There is certainly a right for the person who has participated in the accelerated extrajudicial collateral enforcement, AECE, scheme. While it is an extrajudicial agreement between the bank and the borrower, if the borrower is not happy with the proposal by the bank on how to deal with a non-performing loan they have the right to go to court.

Mr. Gary Tobin

That answers the first question. I am not sure about the second one.

Mr. Adrian Varley

It does not address that from my reading of it, other than saying where there is a surplus there is no difference. The money still goes but the Deputy is asking the other way around and I do not see that in the current text.

Yes, that is more likely.

Mr. Brian Corr

I think it says that the member state could decide when the collateral falls short that it could be written off but it is not in the directive.

It is not binding.

Mr. Brian Corr

The member state could decide to add that as part of its bringing forward the AECE proposal.

I understand that any residual debt may be personal or be converted to personal debt. There is the potential for judgments or judgment mortgages against somebody's home and so on. We can tease that out.

There is one issue in the interaction between these proposals and the Private Member's Bill I introduced on behalf of Fianna Fáil, which was agreed unanimously in the House, that gives rise to concern. The directive provides that member states could not impose additional rules on credit purchasers beyond those provided for in the proposed directive in accordance with Article 15.2. How does that dovetail with the Private Member's Bill, which has not yet gone to Committee Stage where it will be subject to amendments that will likely become law relatively soon whereas this will not come into force in the next 12 months? Is there a conflict between these two or is that conflict dealt with by virtue of the fact that all of this applies only to loans originated after 14 March 2018?

Mr. Gary Tobin

As the Deputy is aware, the Government has committed to supporting the Private Member's Bill and we are working to implement that. It agreed at its recent meeting, the week before last, to appoint a draftsman and prepare Committee Stage amendments to the Bill. It has been given priority status.

The Deputy is right that the Commission proposal is for credit servicing. The best way I can describe it is that the Commission proposal more or less seeks to do what the Oireachtas did in 2015 when we introduced credit servicing legislation. The Commission considered the issue of loan owners but it did not really decide to go as far as the Private Member's Bill proposes to go. The view of the Minister for Finance and the intention of the Department is to seek, as this process of discussion on the directive moves forward, to ensure that the directive when it is adopted is consistent with the Private Member's Bill. In other words, the directive will also seek to regulate loan ownership as at the moment, it does not. We will certainly press for it to go further than it does. From my experience over the past 20 years of dealing with all kinds of directives I can honestly say that a directive never ends up where it starts, as I am sure the committee is aware. More likely than not this directive will change substantially before it is agreed.

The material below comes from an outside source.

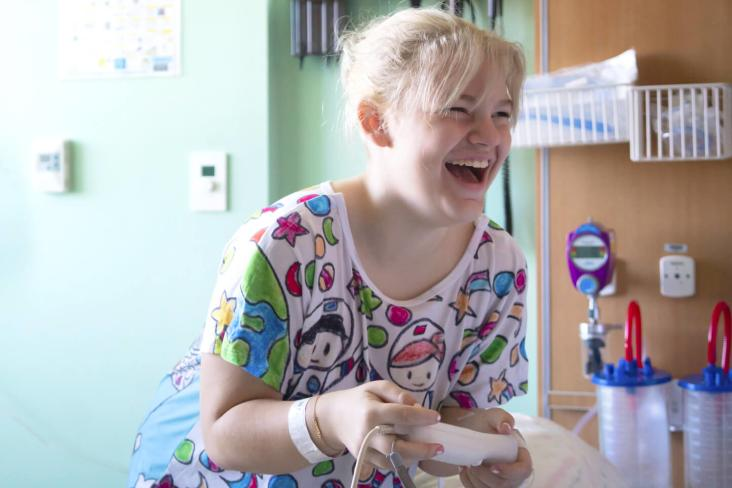Stream For Starlight image of a girl gaming in the hospital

Currently, the first priority for the Commission is to get the regulation over the line. Personally, I do not see the directive being agreed any time soon. The Commission would like it all to be agreed relatively quickly but I believe that the immediate priority for the Commission will be to try to get the regulation agreed. There is probably ample opportunity for us to try to ensure our domestic legislation with the Private Members' Bill will be consistent with the ultimate directive. Quite honestly, it is likely that issues around loan ownership will arise, particularly when this directive is discussed in the European Parliament. While they are not quite in sync at the moment, I believe there is a long way to travel yet and we will certainly press the case for the directive to include loan ownership in line with the Private Members' Bill.

On that issue, is there any risk that the directive would potentially strike down any pre-existing legislative requirements on the statute book of a member state, or is it entirely forward looking? Consider, for example, loans that originated prior to March 2018 that became non-performing loans and were sold on to funds. If a member state legislates for this type of situation in its own way and subsequently an EU directive becomes EU law, can the EU directive strike down a national law or does it apply only on a forward-looking basis?

Mr. Gary Tobin

That is a very good question. The Deputy is aware that in general EU law supersedes domestic law. The intention of this directive is to be prospective. I am open to correction but I am not sure that it is intended to come in until 2020 or 2021.

Mr. Brian Corr

The dates for the directive, which are written into the directive but which are not necessarily agreed, are that it is to be transposed by 31 December 2020 for implementation on 1 July 2021. The period between the two dates allows for the supervisors to authorise the credit servicers who might not be authorised in their own regimes. These dates are in the draft and are by no means fixed.

Mr. Gary Tobin

I would say that those dates are the earliest dates because, again it is difficult to know for sure, I believe the priority would be on implementing the regulation. The directive would come after that. It is probably more likely that the directive may be implemented later.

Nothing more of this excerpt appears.